La course au sommet de la pyramide. Le premier modèle a bien fonctionné pendant les Trente Glorieuses et dans le monde industriel. Dans les services, on a également appliqué des variantes du taylorisme de sorte que les travailleurs pouvaient être plus facilement remplaçables sans qu’un système équivalent de contreparties soit mis en place. Puis, le modèle de la course au sommet de la pyramide a pris la relève. Le rêve d’une carrière faite d’ascension nourrit le désir de se rendre irremplaçable pour monter dans la hiérarchie. En somme, dans les bureaux, il n’y a pas de conscience de classe ou de négociation collective parce que les travailleurs rêvent de promotions et voient leurs pairs comme des concurrents. Par définition, tout le monde n’arrivera pas au sommet de la hiérarchie mais le rêve motive la quête de singularité.

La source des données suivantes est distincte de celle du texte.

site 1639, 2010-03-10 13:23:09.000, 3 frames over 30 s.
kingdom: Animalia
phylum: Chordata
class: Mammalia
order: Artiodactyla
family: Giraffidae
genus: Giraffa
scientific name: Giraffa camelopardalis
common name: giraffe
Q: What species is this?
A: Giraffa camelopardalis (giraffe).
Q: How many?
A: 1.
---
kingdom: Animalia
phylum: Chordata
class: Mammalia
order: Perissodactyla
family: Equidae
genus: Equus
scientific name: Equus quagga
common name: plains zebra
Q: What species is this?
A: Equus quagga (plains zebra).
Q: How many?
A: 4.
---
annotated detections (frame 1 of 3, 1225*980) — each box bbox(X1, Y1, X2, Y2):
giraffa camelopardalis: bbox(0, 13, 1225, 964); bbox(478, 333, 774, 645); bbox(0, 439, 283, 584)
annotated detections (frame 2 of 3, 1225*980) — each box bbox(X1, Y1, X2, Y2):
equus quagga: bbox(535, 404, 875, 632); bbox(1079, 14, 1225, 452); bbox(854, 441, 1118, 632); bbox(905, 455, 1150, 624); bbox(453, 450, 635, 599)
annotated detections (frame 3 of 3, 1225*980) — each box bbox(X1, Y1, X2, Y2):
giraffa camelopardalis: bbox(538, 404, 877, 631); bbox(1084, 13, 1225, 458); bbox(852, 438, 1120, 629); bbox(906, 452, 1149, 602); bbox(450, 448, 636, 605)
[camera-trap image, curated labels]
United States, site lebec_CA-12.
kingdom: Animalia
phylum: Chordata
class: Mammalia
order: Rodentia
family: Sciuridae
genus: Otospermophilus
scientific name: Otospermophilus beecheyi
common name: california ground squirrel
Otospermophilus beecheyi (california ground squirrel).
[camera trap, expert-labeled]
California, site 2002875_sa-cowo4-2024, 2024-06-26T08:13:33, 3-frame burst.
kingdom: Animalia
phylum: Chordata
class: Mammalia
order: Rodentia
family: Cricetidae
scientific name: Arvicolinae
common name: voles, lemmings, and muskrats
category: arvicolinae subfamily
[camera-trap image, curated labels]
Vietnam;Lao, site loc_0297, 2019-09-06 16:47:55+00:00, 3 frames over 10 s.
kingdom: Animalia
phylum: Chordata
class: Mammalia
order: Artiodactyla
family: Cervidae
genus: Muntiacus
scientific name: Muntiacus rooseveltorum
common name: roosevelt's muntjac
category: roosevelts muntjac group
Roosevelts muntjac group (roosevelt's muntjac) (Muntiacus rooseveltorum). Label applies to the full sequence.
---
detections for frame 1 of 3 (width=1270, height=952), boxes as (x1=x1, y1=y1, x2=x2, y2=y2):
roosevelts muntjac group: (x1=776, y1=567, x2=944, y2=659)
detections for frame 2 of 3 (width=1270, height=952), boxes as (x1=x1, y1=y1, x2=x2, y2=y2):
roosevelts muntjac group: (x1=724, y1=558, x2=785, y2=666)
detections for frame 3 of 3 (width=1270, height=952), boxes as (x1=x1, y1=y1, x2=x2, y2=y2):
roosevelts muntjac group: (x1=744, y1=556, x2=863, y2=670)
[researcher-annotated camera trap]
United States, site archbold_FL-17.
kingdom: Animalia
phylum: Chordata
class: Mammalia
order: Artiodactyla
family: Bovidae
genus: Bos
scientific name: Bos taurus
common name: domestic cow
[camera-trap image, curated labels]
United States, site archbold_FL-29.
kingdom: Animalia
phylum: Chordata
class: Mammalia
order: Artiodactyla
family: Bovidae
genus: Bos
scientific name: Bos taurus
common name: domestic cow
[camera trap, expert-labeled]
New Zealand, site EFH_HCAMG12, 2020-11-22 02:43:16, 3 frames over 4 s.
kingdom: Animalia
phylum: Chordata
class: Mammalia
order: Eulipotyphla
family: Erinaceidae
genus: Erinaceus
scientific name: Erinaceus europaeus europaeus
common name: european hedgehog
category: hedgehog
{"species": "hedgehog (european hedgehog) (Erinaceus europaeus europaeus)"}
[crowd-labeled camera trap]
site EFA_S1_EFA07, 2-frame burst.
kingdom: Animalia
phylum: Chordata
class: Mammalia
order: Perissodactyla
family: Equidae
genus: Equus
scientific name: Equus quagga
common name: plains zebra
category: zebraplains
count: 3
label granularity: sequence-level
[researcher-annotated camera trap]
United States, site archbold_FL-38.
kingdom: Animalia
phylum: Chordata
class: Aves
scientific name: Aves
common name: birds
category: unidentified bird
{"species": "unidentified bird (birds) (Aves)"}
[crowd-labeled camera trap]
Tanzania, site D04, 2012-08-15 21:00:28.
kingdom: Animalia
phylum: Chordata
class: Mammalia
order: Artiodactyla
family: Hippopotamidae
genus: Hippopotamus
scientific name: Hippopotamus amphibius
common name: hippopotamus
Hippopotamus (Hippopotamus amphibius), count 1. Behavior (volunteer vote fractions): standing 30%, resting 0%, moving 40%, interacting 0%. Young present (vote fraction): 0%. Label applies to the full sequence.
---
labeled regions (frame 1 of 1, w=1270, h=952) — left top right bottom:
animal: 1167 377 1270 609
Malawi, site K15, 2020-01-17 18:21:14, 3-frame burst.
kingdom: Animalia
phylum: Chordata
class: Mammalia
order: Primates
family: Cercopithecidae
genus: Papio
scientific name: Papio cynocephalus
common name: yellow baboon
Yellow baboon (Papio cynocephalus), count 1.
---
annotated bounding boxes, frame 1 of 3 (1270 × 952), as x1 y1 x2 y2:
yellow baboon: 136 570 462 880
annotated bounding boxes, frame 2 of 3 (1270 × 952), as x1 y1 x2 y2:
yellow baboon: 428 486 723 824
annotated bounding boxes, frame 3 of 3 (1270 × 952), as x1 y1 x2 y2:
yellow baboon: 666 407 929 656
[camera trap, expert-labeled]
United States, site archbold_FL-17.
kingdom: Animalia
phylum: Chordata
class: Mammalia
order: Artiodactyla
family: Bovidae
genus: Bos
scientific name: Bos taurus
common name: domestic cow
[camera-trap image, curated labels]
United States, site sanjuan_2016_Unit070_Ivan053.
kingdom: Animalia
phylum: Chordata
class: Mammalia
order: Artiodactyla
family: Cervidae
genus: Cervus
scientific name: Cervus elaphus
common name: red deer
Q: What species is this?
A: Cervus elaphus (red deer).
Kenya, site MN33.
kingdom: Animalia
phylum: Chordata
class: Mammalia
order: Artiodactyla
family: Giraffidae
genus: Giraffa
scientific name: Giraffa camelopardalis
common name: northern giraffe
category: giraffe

La réappropriation du modèle de l’artisanat. Après tout, dans une économie numérique où un certain nombre de métiers sont dits « créatifs », la standardisation et la division des tâches sont d’autant moins pertinentes qu’il s’agit d’innover, de transformer, d’interpréter des données massives pour itérer sans cesse. Il est dans l’intérêt de ces travailleurs-artisans de cultiver leur expertise, leurs savoir-faire et leur créativité pour augmenter leur désirabilité et pouvoir de négociation. Autour des valeurs de l’artisanat que sont l’autonomie, la responsabilité et la créativité, il s’agit de développer et mettre en avant des compétences fortes que l’on ne peut ni automatiser, ni répliquer trop facilement. Le one best way n’a plus la cote : on préfère l’idée de laisser sa marque singulière dans son travail, comme l’artisan ou l’artiste laissent leur patte sur leur ouvrage. Puisque les contreparties fordistes se sont désagrégées, pour les travailleurs, la sécurité est du côté du développement des compétences.
L’irremplaçabilité est-elle, vraiment, sans risque ?
S’il semble évident qu’il vaut mieux être irremplaçable qu’interchangeable pour bien gagner sa vie et faire un travail épanouissant, il peut néanmoins être dangereux de s’entendre dire « Tu es irremplaçable ! ». En effet, si vous êtes irremplaçable, cela implique que vous êtes la seule personne susceptible de faire certaines tâches, et que rien ne se passe si vous êtes en congé, malade ou fatigué. Être irremplaçable, c’est donc l’assurance d’avoir une charge de travail importante et le stress qui l’accompagne.
« On ne peut pas se passer de toi ! » Dire à un salarié qu’il est irremplaçable, n’est-ce pas le meilleur moyen de l’asservir davantage au travail ? La question pèse tout particulièrement sur les salariés qui préparent un congé parental. S’il est difficile d’annoncer une grossesse, c’est précisément parce que la question du remplacement est problématique. Il faut recruter et former un remplaçant, ce qui représente un coût pour l’employeur. La peur de se voir reprocher ce coût rend la vie (de travail) des femmes enceintes parfois encore plus difficile qu’elle ne devrait l’être.
Au-delà des congés parentaux, c’est l’ensemble des rythmes de travail qui sont en jeu. Une personne irremplaçable doit pouvoir être joignable à tout moment, ne peut se permettre une déconnexion complète le soir, le week-end et pendant ses congés. Les projets ne peuvent pas avancer sans elle. Elle peut vite être aliénée à son travail et à risque de burn-out. Flattée par le fait d’être réputée irremplaçable, cette personne ne compte plus ses heures et trime sans se plaindre.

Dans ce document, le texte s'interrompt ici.